The phantom used in this study contains 3% agarose in order to model conventional MT effects incurred in tissue, similar to phantoms used by Henkelman et al. (23). Indeed, numerical fitting using a two-pool exchange model showed poor results (data not shown). In contrast, three-pool numerical fitting showed good agreement with measured z-spectrum. Although several parameters were either measured or chosen based on representative values from other studies, the fitting of our three-pool model still had six independent variables, making the derived parameters susceptible to fitting errors. In addition, the fitting is sensitive to initial guess of chemical exchange rate. However, we have shown that the computed z-spectra agreed reasonably well with experimental results for two additional RF irradiation powers (i.e., 0.4 and 2 μT), indicating that the numerical fitting should be able to adequately describe the investigated tissue-like phantoms. Moreover, the labile amide proton concentration can be estimated to be within 1:1100 and 1:455, with a mean value of 1:778 (33). In comparison, the labile proton frequency obtained from fitting is 1:742, in excellent agreement with the estimation. Furthermore, the signal-to-noise ratio (SNR) of CEST images at 1.9 ppm for RF power of 1 μT was 217, while we found that that the mean MTRasym from the whole phantom did not change significantly until SNR decreased below 30 by systematically varying random Gaussian noise added to images during postprocessing (data not shown). Hence, the SNR of our experimentally measured z-spectrum is sufficiently high for properly fitting the z-spectrum.

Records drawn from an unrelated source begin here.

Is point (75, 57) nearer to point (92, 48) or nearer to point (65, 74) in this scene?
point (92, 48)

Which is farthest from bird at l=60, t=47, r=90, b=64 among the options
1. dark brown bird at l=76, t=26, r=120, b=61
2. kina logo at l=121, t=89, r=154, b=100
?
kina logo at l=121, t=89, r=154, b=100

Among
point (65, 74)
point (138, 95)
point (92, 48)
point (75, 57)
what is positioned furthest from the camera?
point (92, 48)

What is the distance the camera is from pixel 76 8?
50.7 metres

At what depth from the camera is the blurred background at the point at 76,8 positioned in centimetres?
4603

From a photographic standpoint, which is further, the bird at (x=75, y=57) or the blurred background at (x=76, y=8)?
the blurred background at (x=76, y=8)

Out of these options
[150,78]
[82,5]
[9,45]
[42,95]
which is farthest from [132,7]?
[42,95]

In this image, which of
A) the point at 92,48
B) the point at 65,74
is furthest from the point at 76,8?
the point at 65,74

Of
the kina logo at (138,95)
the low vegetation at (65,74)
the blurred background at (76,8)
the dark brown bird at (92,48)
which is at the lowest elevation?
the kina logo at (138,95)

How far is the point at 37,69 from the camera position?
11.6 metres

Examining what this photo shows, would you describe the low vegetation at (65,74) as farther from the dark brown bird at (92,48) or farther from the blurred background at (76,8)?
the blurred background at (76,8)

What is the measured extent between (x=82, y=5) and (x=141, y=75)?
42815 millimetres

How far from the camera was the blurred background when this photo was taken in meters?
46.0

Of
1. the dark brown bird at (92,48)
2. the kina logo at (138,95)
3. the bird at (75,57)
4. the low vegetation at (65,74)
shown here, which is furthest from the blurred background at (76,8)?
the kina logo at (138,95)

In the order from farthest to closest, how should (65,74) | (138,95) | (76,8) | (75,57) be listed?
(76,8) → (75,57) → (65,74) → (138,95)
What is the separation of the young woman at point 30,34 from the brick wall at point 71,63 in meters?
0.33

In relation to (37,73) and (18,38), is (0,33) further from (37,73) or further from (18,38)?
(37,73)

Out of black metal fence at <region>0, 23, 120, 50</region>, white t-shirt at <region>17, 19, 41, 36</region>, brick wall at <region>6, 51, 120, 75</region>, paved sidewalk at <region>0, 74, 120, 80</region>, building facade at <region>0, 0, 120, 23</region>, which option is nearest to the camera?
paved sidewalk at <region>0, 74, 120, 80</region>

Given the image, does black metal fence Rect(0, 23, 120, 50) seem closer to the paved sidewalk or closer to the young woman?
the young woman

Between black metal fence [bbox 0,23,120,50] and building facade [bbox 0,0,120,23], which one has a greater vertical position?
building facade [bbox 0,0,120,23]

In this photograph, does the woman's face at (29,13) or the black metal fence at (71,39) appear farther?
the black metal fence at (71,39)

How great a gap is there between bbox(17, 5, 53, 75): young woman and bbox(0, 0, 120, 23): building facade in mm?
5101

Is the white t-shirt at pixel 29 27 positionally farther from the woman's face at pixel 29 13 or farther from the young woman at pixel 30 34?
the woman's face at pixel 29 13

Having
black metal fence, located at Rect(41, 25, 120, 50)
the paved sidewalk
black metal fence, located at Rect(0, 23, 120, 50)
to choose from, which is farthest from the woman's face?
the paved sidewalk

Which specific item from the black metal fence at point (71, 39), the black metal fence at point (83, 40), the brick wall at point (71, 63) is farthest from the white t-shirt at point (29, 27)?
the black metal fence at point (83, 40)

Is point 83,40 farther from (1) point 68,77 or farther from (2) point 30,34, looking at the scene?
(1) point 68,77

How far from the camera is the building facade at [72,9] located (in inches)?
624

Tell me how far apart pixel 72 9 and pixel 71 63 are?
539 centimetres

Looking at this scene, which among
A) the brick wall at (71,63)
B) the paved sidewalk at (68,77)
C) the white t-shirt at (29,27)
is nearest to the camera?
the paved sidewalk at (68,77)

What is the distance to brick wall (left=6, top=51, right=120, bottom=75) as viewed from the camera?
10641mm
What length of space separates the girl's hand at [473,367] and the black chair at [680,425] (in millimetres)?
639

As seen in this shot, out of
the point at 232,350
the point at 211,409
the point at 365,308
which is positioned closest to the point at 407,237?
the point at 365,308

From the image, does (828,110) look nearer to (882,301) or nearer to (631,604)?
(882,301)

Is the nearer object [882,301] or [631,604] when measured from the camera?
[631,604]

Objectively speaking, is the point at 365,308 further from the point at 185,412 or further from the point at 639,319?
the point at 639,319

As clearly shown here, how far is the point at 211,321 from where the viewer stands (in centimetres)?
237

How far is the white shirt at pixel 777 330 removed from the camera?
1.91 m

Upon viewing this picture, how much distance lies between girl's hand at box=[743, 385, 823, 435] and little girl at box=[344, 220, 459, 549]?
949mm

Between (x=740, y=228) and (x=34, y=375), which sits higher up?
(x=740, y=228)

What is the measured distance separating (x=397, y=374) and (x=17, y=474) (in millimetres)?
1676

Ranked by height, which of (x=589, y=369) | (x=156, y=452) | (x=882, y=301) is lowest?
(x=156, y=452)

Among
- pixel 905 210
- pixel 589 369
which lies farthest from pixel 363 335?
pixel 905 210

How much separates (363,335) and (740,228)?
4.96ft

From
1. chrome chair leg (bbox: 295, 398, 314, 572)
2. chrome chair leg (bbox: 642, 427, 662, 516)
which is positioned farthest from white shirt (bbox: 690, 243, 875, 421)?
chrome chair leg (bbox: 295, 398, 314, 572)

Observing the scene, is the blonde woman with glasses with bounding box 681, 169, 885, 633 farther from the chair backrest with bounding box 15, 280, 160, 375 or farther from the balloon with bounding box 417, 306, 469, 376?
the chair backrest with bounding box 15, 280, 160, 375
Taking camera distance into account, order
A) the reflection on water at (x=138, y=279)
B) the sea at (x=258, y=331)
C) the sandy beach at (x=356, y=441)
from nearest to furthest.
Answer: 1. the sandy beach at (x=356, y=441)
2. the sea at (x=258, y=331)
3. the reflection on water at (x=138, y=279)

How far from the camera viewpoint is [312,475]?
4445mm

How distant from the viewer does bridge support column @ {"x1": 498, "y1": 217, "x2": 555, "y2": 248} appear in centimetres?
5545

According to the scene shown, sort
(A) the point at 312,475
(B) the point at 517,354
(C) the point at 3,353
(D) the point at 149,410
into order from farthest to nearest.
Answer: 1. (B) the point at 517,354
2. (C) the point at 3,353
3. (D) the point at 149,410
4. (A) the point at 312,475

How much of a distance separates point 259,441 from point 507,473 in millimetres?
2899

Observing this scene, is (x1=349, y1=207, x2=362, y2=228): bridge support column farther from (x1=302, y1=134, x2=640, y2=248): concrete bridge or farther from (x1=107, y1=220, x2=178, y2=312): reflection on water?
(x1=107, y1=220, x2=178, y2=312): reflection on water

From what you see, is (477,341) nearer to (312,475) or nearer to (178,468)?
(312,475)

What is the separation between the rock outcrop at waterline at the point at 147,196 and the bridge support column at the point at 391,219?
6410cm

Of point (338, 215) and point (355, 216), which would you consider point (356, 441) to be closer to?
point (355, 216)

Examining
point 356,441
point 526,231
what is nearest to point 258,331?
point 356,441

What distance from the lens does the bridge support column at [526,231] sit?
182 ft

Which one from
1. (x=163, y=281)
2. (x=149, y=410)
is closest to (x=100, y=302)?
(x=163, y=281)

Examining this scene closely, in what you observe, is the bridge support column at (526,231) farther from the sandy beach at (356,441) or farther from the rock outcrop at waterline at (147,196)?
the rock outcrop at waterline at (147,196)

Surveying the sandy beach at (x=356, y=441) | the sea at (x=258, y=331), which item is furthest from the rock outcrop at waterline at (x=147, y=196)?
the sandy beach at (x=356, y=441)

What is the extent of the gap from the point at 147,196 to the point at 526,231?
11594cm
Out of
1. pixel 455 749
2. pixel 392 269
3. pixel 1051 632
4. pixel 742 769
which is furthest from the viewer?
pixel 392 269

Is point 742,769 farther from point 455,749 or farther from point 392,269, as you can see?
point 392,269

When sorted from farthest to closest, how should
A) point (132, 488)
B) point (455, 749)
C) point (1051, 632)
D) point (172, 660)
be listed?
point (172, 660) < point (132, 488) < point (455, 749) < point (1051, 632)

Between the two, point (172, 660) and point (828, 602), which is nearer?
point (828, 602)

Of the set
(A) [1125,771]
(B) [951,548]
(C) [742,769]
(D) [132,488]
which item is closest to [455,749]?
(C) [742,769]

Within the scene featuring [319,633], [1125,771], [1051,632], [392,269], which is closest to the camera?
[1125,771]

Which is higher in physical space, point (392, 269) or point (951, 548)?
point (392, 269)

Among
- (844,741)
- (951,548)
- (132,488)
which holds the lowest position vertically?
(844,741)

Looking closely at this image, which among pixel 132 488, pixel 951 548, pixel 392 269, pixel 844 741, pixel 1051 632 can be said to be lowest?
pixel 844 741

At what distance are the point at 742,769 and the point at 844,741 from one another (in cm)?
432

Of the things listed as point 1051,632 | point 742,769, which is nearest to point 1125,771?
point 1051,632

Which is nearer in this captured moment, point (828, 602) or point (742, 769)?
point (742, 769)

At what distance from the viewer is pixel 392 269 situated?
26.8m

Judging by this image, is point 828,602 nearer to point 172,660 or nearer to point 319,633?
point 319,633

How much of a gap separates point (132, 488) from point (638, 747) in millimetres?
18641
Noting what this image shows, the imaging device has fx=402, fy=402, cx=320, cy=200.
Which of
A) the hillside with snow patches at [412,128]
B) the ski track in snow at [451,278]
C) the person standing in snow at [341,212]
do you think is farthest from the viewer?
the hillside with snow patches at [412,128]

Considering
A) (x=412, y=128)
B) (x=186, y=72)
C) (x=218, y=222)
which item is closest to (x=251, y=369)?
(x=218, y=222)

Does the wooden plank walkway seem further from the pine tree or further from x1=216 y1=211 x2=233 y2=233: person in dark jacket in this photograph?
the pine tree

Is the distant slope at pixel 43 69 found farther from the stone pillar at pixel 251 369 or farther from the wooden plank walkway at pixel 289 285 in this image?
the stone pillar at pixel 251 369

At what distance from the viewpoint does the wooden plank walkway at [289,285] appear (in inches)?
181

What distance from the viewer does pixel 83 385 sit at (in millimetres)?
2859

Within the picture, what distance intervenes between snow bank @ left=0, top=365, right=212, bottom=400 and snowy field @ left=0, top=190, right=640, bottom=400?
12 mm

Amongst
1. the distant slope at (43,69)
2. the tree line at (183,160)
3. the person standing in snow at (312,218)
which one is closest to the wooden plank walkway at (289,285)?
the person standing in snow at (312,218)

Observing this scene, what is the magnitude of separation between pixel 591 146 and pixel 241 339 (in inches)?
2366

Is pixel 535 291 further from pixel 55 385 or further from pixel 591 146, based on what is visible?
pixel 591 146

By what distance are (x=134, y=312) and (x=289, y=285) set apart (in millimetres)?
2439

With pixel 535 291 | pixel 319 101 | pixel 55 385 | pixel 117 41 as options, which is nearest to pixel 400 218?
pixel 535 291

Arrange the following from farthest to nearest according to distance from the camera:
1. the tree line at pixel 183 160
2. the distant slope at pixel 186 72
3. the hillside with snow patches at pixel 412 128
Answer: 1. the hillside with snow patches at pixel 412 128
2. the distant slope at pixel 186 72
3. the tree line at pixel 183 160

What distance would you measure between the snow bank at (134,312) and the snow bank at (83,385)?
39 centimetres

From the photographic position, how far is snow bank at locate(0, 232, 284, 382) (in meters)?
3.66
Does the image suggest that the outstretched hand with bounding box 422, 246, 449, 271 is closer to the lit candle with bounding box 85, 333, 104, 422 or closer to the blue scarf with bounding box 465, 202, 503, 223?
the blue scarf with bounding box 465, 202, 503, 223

In this study, we showed that CEST imaging measurement errors induced by field inhomogeneity can be decomposed into two components: a modulated PTR and a MTR offset caused by MTR asymmetry analysis of mismatched label and reference scans. A correction algorithm was proposed that can compensate for typical B0 and B1 field inhomogeneity-induced errors in CEST imaging, which only requires the commonly used three-point CEST scan and field mapping. The algorithm was verified with both numerical simulation and experimental measurements from tissue-like pH phantoms. Further evaluation of the algorithm showed that it corrected CEST contrast of a tissue-like pH phantom from 2.7% to 10%, which was nearly identical to the direct measurement of 9.5% under the condition of homogeneous magnetic field. In sum, the correction algorithm proposed in our study provides fast compensation for field inhomogeneity induced measurement errors in CEST imaging.
We thank Dr. Donald Woessner and Dr. Dean Sherry from University of Texas at Dallas for kindly sharing their simulation routines with us.